The patient was chuffed at his apparent uniqueness and left with a smile and two pairs of reading specs.

We saw some pretty interesting patients on Friday so I couldn’t have chosen a better day for the OCT to arrive.  We had an older gent with glaucoma and some very interesting floaters, a lady with a family history of glaucoma, another type 2 diabetic patient and a lady with a dense cataract.  While the tech was there, I was testing the limits of the machine.  I wanted to see the anterior angle, could I image the lens? What about the cornea? Topography? Vitreous?

The man with glaucoma was a new patient who needed a post cataract refraction (following bilateral phako).  He hadn’t had his eyes tested for over 15 years and had a really interested history which included cement getting into his left eye.  He’d recently been told to discontinue his glaucoma drops and discharged from HES.

Now, his disc scans were perfectly normal which was great but, well, here’s a video of his left eye:

We couldn’t do a scan through the entire vitreous but you could see the floaters by slightly misaligning the retinal scan.

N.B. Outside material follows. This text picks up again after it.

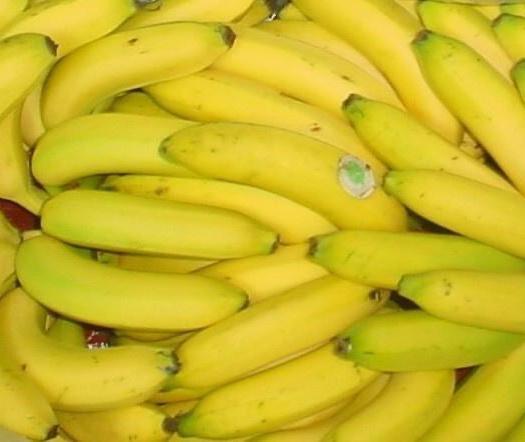 南靖县 香蕉青蕉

After a busy (and stressful) day, I was quite happy for 5pm to roll around.  At 4.45pm, though, one of my patients from yesterday came in to pick up his specs.  I’d forgotten about him.  Oops.

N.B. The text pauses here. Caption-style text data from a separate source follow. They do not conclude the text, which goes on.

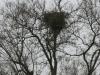 Жилое гнездо орлана у Березанского лимана. Фото З. Петровича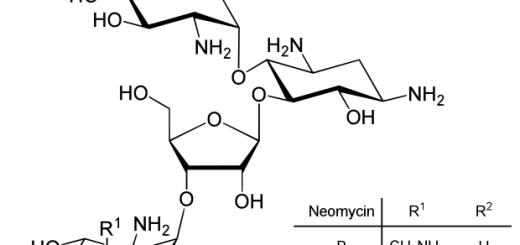 Neomycin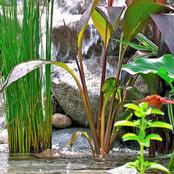 Here is why You Should Plant Lemon Grass and Valerian Plant In Your Garden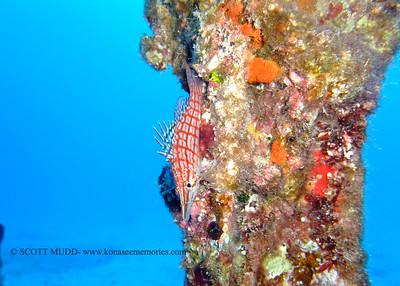 longnose hawkfish (クダゴンベ)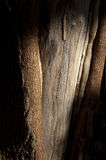 Tree bark. Photo of a particular tree bark with light and shadow Royalty Free Stock Image
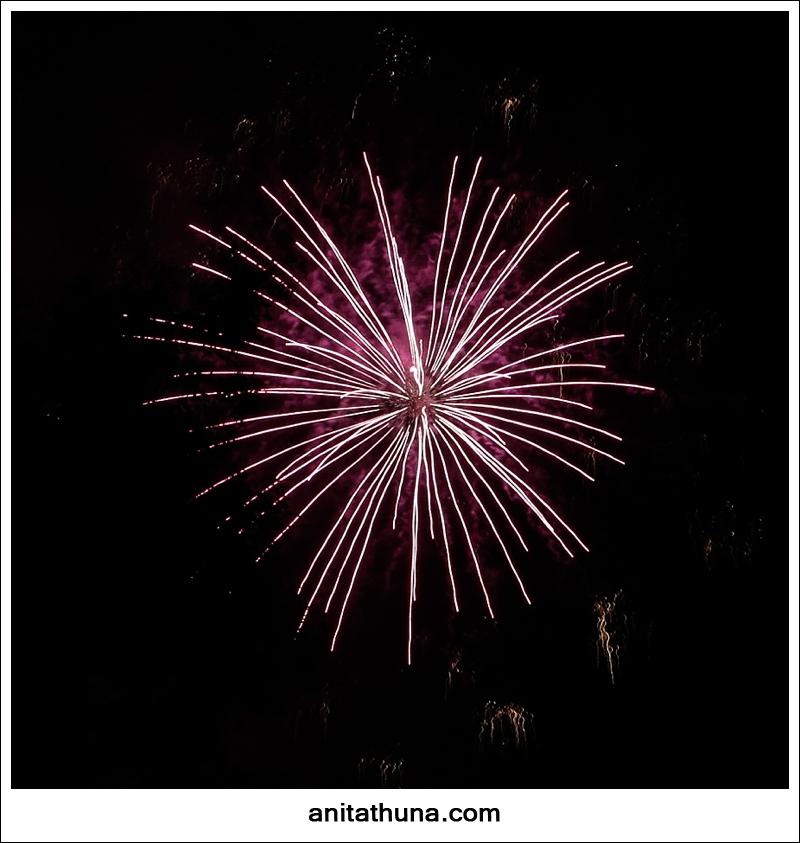 firework 2013-_D0A4833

On Thursday, I tested R for the first time.  He’d came in to us because he’d sat on his specs and not because of any issues he was having.  His last eye test was in 2010.  So far, so good.

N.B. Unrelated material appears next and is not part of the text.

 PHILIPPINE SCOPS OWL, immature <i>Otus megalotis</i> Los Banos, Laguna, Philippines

I went through my usual history and symptoms and when I got to “Do you ever see flashing lights?”, he described an issue he’d had since he was 18: constant flashing, coloured (mainly green and yellow) lights in his central vision.  This affected both eyes and it made it difficult for him to read.  He described a central scotoma which, on Amsler, was small enough that he could still see most of the central dot.  When reading, he found himself unable to see the letter right in the middle of his vision, instead employing eccentric fixation but… he was 6/6 and N5 corrected in both eyes.

It was a bit of a mystery.  His maculae looked perfect on Volk and visual stress didn’t fit with his symptoms.

I hope you have a question in mind by this time.  What happened when he was 18? He was pretty specific: it started when he was 18: not twenty years ago, not a long time.  At 18.

Well, nothing apparently.  He couldn’t think of anything that would’ve caused it.

I told him that his vision was good but that his symptoms were unusual and I wanted to get to the bottom of them.  Luckily enough, I had a machine arriving the next day that could scan through the layers of the retina so we could see if there was something there, even if it was invisible to the naked eye.  He seemed really pleased that I was taking him seriously and asked when he should pop in to get the scan done.  Ever the optimist, I said after 4.30pm as we’d definitely have the OCT up and running by that time.

So, after an exhausting day, here was R.  We’d turned the prescreening area off so I had to nip through and quickly boot the OCT up while L got R’s new glasses fitted.  When we went through to the machine, I gave him a quick rundown of how it worked.  At that point, he started looking a little sheepish.

“I haven’t been straight with you,” he said.

“About what?”

“About what happened when I was 18… I used to abuse solvents and then I would stare at the sun.  I’m off that stuff but it’s obviously damaged my eyes.”

So, here we have solar retinopathy:


What you see is a focal disruption in the inner segment-outer segment photoreceptor junction.

It reminded me of a screencap I’d taken from BBC iPlayer that showed an OCT of a young boy who had a laser pointer shone in one eye:


I reassured R that his vision was good and that he’d obviously adapted well to his central scotoma.  I also thanked him for being honest – who hasn’t done something stupid when they were young?**

What a day.


* I’m hoping to do some in practice research on the retinal nerve fibre layer in type 2 diabetic patients.  I’ve applied to the College for one of their grants – it’s been a bit of a whirlwind so more on that later.

** Although my level of stupidity was boiling milk in a kettle – admittedly, I’ve lead a pretty sheltered life.